Wednesday, March 11, 2009

Loving It

It seems good advice to do what you love. Life, from what I understand, is too short for anything else. As soon as you find someone doling out paychecks for sitting on the couch with a book or the remote, I'm sure I can make you a bajillionaire. And, as it turns out, teaching English to seventh graders takes a bigger hero than I can muster today. I am a waitress. It combines a lot of the things I love: socializing, storytelling, and food.


The socializing part is fairly obvious; I schmooze my restaurant's guests all night. However, the other undeniable aspect (that over two million American servers in 2007 alone can attest) is the interaction behind the scenes. Servers, cooks, food runners, bussers, barbacks, and even the chef are either working super fast in super close quarters or standing around folding or chopping something entertaining each other. All we do is communicate. As a result, our restaurants are our families. Although we may work in different kitchens, and oftentimes cross paths, we create a bond with forced intimacy and weird hours. Awesome tales come from it.
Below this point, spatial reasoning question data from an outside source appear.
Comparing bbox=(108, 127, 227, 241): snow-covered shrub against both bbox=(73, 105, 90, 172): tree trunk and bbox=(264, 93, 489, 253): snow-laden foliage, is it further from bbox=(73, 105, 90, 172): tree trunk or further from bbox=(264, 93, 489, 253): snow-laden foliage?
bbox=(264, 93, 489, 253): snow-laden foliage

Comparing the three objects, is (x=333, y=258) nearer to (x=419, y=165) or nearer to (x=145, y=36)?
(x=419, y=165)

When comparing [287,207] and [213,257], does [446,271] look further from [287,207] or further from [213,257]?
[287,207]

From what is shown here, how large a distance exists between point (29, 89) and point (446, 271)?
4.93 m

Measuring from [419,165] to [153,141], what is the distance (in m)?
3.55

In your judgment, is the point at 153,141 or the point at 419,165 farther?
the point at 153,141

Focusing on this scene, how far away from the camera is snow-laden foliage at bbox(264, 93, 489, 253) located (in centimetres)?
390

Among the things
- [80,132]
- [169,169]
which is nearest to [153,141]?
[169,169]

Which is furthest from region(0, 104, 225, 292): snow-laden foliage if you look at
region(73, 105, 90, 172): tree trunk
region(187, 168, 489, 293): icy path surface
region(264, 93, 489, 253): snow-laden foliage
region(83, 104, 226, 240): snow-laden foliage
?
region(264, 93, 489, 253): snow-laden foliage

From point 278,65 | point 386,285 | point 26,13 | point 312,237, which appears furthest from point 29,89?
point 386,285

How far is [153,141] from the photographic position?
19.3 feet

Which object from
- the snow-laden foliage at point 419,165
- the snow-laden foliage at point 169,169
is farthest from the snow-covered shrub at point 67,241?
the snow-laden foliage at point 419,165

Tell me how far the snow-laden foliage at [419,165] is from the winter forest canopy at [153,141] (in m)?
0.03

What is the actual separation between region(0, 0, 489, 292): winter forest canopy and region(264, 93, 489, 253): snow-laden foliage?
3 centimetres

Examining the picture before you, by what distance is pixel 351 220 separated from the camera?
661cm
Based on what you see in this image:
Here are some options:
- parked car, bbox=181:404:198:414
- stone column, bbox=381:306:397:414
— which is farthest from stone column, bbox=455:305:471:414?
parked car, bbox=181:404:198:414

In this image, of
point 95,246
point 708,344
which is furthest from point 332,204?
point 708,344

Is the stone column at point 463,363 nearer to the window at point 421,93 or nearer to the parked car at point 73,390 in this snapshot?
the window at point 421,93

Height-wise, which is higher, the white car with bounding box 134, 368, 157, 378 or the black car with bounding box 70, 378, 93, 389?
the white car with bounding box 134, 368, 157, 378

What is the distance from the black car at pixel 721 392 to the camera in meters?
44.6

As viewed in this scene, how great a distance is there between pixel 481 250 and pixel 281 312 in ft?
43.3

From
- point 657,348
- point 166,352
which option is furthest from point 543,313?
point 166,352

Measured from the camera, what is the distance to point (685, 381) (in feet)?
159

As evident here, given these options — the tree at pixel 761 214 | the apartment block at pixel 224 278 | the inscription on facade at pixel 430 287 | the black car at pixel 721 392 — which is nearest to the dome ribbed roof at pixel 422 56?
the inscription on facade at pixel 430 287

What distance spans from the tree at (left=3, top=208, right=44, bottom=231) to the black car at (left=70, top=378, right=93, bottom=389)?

A good server tells good stories. And not just to each other, but to sell food. For example; a Kobe beef cow is served beer and massaged for its entire life before it becomes your food. The theory is that beer makes the cow fat and massage is spreads it all around, so your beef will be perfectly marbled and explode with flavor. A happy cow gives makes a happy meal. And that's just the beginning. Before I'm through with you at the table, you'll be enjoying your happy steak with the wine from the vineyard I told you all about, and fantasizing about that luscious rain forest chocolate you're taking home with you. In my case, I don't just want to tell you stories about food to separate you from your cash; I love learning these stories, and sharing them. I love food. I love the love it takes to prepare it, both professionally and at home. I love how we use it to comfort each other, and how we politicize it. I love how it nourishes us in so many more ways than we acknowledge.


After quitting teaching, and over the last three years I've waited tables at three restaurants and with one caterer. I've been working at Great Ciao, a fancy food warehouse and written two stories for a local farmer's market. I have immersed myself in food information and it is my goal to spew it here. Hopefully in an entertaining way.


Someday I might try my hand at heroism again, but for now, I'll sling food.